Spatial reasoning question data
━━━

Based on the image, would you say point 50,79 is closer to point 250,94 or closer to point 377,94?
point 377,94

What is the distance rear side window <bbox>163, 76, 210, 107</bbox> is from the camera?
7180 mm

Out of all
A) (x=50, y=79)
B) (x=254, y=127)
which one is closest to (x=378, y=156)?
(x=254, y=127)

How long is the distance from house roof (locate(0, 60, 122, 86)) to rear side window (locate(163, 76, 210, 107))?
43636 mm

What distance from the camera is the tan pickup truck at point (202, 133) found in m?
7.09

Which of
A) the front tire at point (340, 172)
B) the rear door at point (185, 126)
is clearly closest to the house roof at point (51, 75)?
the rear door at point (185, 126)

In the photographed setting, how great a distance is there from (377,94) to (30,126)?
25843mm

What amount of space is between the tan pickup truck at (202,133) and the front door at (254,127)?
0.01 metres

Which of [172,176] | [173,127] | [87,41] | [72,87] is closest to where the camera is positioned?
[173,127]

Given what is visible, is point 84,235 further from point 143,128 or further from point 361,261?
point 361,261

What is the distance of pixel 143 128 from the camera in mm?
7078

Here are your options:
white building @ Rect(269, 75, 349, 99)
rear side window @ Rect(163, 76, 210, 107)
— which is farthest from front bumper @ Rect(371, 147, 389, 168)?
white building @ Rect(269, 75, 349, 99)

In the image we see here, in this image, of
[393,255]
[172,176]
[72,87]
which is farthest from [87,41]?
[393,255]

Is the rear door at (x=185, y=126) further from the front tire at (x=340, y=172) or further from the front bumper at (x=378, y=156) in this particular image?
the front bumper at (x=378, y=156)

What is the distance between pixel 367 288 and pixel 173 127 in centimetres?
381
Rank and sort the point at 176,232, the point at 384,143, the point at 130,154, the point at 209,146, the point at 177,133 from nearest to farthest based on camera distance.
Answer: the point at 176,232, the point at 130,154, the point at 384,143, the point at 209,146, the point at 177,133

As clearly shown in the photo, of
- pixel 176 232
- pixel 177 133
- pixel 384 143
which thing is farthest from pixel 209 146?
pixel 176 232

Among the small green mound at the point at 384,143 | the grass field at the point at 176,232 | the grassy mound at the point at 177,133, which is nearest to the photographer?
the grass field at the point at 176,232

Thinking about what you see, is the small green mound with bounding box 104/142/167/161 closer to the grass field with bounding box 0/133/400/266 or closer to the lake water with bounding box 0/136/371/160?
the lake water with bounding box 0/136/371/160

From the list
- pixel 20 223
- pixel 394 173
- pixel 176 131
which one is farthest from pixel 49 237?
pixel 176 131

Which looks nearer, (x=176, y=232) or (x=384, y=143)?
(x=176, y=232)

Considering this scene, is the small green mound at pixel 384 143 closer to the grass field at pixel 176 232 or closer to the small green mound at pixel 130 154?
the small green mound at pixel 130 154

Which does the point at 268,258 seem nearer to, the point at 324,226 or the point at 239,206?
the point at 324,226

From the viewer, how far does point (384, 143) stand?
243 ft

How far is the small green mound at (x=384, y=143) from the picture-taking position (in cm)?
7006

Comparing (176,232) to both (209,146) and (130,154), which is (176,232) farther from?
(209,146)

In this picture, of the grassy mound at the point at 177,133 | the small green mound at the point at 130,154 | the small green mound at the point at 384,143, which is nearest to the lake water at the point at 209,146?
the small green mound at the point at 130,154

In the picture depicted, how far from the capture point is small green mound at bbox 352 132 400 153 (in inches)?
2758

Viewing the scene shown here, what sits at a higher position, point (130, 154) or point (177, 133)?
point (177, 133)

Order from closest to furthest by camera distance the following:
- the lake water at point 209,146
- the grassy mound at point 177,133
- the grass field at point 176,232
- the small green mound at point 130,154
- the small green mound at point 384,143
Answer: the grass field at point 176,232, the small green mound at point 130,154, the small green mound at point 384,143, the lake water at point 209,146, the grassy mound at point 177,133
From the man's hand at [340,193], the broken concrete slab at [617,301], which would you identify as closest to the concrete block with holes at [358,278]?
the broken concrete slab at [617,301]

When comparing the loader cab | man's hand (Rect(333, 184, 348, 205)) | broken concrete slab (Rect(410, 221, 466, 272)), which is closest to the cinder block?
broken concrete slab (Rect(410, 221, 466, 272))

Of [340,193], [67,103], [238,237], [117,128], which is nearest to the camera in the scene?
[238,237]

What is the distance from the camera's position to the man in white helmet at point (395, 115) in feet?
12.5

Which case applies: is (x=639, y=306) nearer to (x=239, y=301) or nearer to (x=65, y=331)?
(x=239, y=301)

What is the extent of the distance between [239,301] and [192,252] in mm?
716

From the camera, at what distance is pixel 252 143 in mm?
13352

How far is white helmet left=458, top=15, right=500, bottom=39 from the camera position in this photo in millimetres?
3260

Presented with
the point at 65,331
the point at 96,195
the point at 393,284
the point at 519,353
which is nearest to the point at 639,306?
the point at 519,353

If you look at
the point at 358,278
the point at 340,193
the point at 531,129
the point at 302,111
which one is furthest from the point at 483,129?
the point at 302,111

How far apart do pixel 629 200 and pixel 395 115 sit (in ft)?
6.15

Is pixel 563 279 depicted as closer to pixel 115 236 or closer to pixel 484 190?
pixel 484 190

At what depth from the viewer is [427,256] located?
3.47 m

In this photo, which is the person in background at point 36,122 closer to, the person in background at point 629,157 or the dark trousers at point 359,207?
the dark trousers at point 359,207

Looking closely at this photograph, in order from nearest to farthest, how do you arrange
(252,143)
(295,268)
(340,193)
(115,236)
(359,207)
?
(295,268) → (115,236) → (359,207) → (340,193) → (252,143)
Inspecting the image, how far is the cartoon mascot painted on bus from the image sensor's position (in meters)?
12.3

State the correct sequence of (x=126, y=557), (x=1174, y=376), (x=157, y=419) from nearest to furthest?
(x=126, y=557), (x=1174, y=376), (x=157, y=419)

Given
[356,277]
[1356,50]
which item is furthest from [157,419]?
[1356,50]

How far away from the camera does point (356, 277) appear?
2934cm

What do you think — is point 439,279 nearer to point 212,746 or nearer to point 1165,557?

━━━

Objective: Repeat every entry exactly as written above.

Result of the task:
Based on the image, would you say point 50,79 is closer to point 250,94 or closer to point 377,94?
point 377,94

What is the distance rear side window <bbox>163, 76, 210, 107</bbox> is from the camera?
7180 mm

Out of all
A) (x=50, y=79)
B) (x=254, y=127)
which one is closest to (x=378, y=156)?
(x=254, y=127)

How long is the distance from house roof (locate(0, 60, 122, 86)) to rear side window (locate(163, 76, 210, 107))?
43636 mm

What distance from the camera is the tan pickup truck at point (202, 133) found in m?
7.09

Which of
A) the front tire at point (340, 172)
B) the rear door at point (185, 126)
is clearly closest to the house roof at point (51, 75)?
the rear door at point (185, 126)

In the photographed setting, how great a distance is there from (377,94) to (30,126)?
25843mm

What amount of space is between the tan pickup truck at (202,133) and the front door at (254,127)?
0.01 metres

Which of [172,176] | [173,127] | [87,41] | [72,87] is closest to where the camera is positioned?
[173,127]

Given what is visible, is point 84,235 further from point 143,128 or further from point 361,261?
point 361,261

What is the distance of pixel 143 128 from the camera in mm?
7078

Here are your options:
white building @ Rect(269, 75, 349, 99)
rear side window @ Rect(163, 76, 210, 107)
— which is farthest from front bumper @ Rect(371, 147, 389, 168)?
white building @ Rect(269, 75, 349, 99)

In the image we see here, in this image, of
[393,255]
[172,176]
[72,87]
which is farthest from [87,41]?
[393,255]

Is the rear door at (x=185, y=126) further from the front tire at (x=340, y=172) or further from the front bumper at (x=378, y=156) in this particular image?
the front bumper at (x=378, y=156)

What is the distance between pixel 367 288 and pixel 173 127 in centimetres?
381
Rank and sort the point at 176,232, the point at 384,143, the point at 130,154, the point at 209,146, the point at 177,133 from nearest to farthest based on camera distance.
Answer: the point at 176,232, the point at 130,154, the point at 384,143, the point at 209,146, the point at 177,133

As clearly shown in the photo, of
- pixel 176 232
- pixel 177 133
- pixel 384 143
which thing is farthest from pixel 209 146?
pixel 176 232

Among the small green mound at the point at 384,143 | the grass field at the point at 176,232 | the grassy mound at the point at 177,133, which is nearest to the photographer?
the grass field at the point at 176,232

Thinking about what you see, is the small green mound with bounding box 104/142/167/161 closer to the grass field with bounding box 0/133/400/266 or closer to the lake water with bounding box 0/136/371/160?
the lake water with bounding box 0/136/371/160

From the list
- pixel 20 223
- pixel 394 173
- pixel 176 131
which one is farthest from pixel 49 237?
pixel 176 131

Which looks nearer, (x=176, y=232) or (x=384, y=143)?
(x=176, y=232)

Considering this scene, is the small green mound at pixel 384 143 closer to the grass field at pixel 176 232 or closer to the small green mound at pixel 130 154?
the small green mound at pixel 130 154

Which does the point at 268,258 seem nearer to, the point at 324,226 or the point at 239,206?
the point at 324,226

From the viewer, how far does point (384, 143) stand?
243 ft

How far is the small green mound at (x=384, y=143) from the picture-taking position (in cm)?
7006

Comparing (176,232) to both (209,146) and (130,154), which is (176,232) farther from?
(209,146)

In this picture, of the grassy mound at the point at 177,133 | the small green mound at the point at 130,154 | the small green mound at the point at 384,143, which is nearest to the lake water at the point at 209,146?
the small green mound at the point at 130,154

In the picture depicted, how far from the capture point is small green mound at bbox 352 132 400 153 (in inches)?
2758

Viewing the scene shown here, what sits at a higher position, point (130, 154) or point (177, 133)?
point (177, 133)

Order from closest to furthest by camera distance the following:
- the lake water at point 209,146
- the grassy mound at point 177,133
- the grass field at point 176,232
- the small green mound at point 130,154
- the small green mound at point 384,143
Answer: the grass field at point 176,232, the small green mound at point 130,154, the small green mound at point 384,143, the lake water at point 209,146, the grassy mound at point 177,133
From the man's hand at [340,193], the broken concrete slab at [617,301], which would you identify as closest to the concrete block with holes at [358,278]?
the broken concrete slab at [617,301]

When comparing the loader cab | man's hand (Rect(333, 184, 348, 205)) | broken concrete slab (Rect(410, 221, 466, 272)), which is closest to the cinder block?
broken concrete slab (Rect(410, 221, 466, 272))

Of [340,193], [67,103], [238,237], [117,128], which is nearest to the camera in the scene?
[238,237]

What is the distance from the camera's position to the man in white helmet at point (395, 115) in feet?
12.5

Which case applies: is (x=639, y=306) nearer to (x=239, y=301) or nearer to (x=65, y=331)?
(x=239, y=301)

What is the extent of the distance between [239,301] and [192,252] in mm?
716

From the camera, at what distance is pixel 252 143 in mm?
13352

How far is white helmet left=458, top=15, right=500, bottom=39 from the camera position in this photo in millimetres?
3260

Presented with
the point at 65,331
the point at 96,195
the point at 393,284
the point at 519,353
which is nearest to the point at 639,306?
the point at 519,353

If you look at
the point at 358,278
the point at 340,193
the point at 531,129
the point at 302,111
which one is furthest from the point at 483,129?
the point at 302,111

How far apart do pixel 629 200 and pixel 395 115 sit (in ft)?
6.15

Is pixel 563 279 depicted as closer to pixel 115 236 or closer to pixel 484 190?
pixel 484 190

At what depth from the viewer is [427,256] located?
3.47 m

In this photo, which is the person in background at point 36,122 closer to, the person in background at point 629,157 or the dark trousers at point 359,207?
the dark trousers at point 359,207

Looking closely at this photograph, in order from nearest to farthest, how do you arrange
(252,143)
(295,268)
(340,193)
(115,236)
(359,207)
?
(295,268) → (115,236) → (359,207) → (340,193) → (252,143)
Inspecting the image, how far is the cartoon mascot painted on bus from the image sensor's position (in meters)?
12.3

State the correct sequence of (x=126, y=557), (x=1174, y=376), (x=157, y=419) from nearest to furthest?
(x=126, y=557), (x=1174, y=376), (x=157, y=419)

Given
[356,277]
[1356,50]
which item is furthest from [157,419]?
[1356,50]

How far away from the camera does point (356, 277) appear?
2934cm

What do you think — is point 439,279 nearer to point 212,746 or nearer to point 1165,557?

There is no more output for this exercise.